The government proposed the amnesty provision in the ordinance despite calls from national and international human rights community not to include such a provision in laws related to transitional justice, saying such a provision does not meet international standards.
"Such a provision violates Nepal´s commitment to international laws. We will not accept such a provision," said human rights lawyer Govinda Bandi.
Though the bills committee of the dissolved Constituent Assembly had discussed two separate bills -- one relating to the Truth and Reconciliation Commission and the Commission on Enforced Disappearances, the government has merged both the bills and prepared a new draft.
Even the bill discussed in the committee had proposed not giving amnesty to perpetrators of serious crimes like crimes against humanity, illegal detentions, sexual violence, and violence against civilians, among others. The provision was in line suggestions from the United Nations, European Union and other national and international human rights organizations.
The 13-page draft proposes forming a committee headed by a former Supreme Court justice to recommend the members for the five-member commission, with minimum of two women members. But the members will be finalized in consensus with political parties.
"This provision does not ensure independence of the commission as the members to be appointed through political consensus will compromise independence and fairness of the commission," said human rights activist Mandira Sharma.
But such a commission is silent on representation of victims though the Supreme Court has already ruled that such commissions on disappearances and truth and reconciliation must ensure representation of victims.
"We will not accept any commission that excludes our representation," said Ek Raj Bhandari, a Maoist leader.
But leaders of the opposition parties, human rights activists and victims say that they are concerned over the government move to introduce such a law through ordinance without holding broader consultations with stakeholders.
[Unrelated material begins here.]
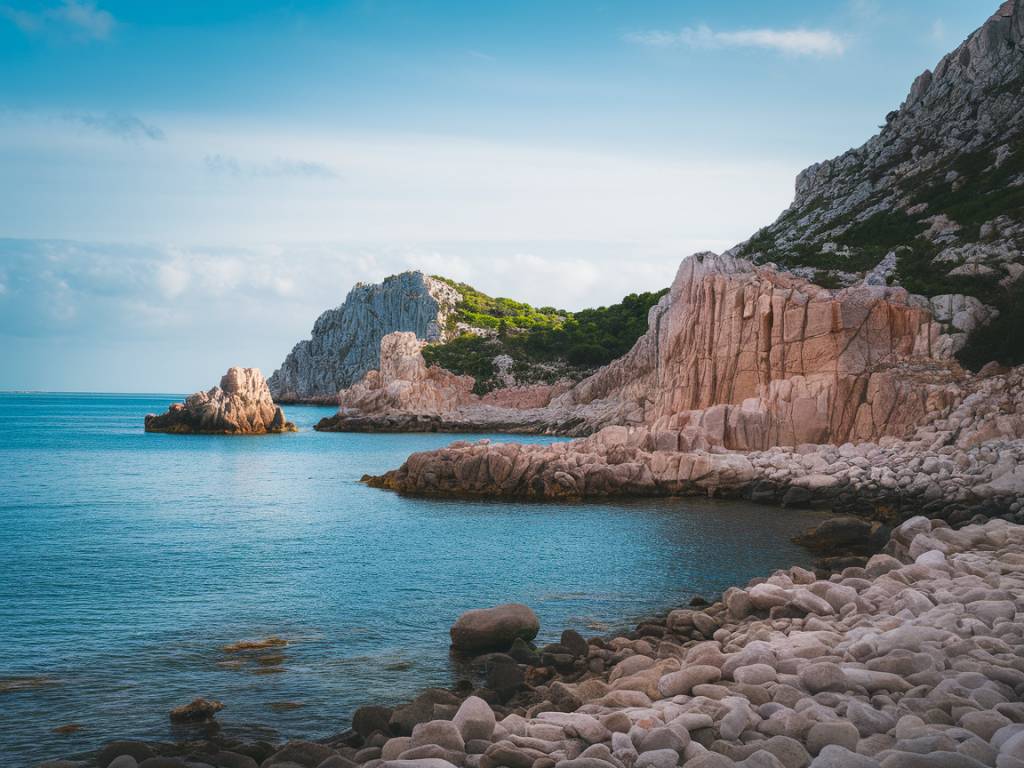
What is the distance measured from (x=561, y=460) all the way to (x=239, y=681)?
2994 cm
"Any law like truth and reconciliation and disappearance should not be enacted through ordinance," said Nepali Congress leader Ramesh Lekhak, who was involved in discussions on TRC bills in the dissolved parliament´s bills committee, "If the ordinances were to be introduced, there should first be political consensus."
Human rights activist Sharma, Bandi and victim´s family´s leader Bhandari said they would neither accept the ordinance nor cooperate with the commission to be formed under it.
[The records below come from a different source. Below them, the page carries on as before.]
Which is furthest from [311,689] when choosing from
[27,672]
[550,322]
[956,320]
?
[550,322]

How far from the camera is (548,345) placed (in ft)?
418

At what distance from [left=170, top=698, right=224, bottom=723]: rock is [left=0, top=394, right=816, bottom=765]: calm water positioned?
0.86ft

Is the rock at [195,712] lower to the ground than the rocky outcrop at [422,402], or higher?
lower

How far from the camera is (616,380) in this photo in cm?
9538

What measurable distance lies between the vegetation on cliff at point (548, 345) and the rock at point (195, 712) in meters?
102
The ordinance proposes reparation to the victims and their families. They include free education and health care, vocational training, concession loan, employment and housing, among others.
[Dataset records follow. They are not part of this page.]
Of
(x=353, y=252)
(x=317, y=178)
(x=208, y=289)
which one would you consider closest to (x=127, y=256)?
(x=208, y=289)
Likewise, the ordinance, the source said, proposes that victim and perpetrators can opt for reconciliation if the latter duly files an application before the commission for reconciliation. But the perpetrators will have to accept the crimes committed and regret their crimes before victims. Besides the human rights violators will have to pay compensation to the victims. The government will organize a formal program for reconciliation, according to the ordinance.
Sources said the cabinet meeting scheduled for Friday afternoon is likely to forward the draft to the president for approval.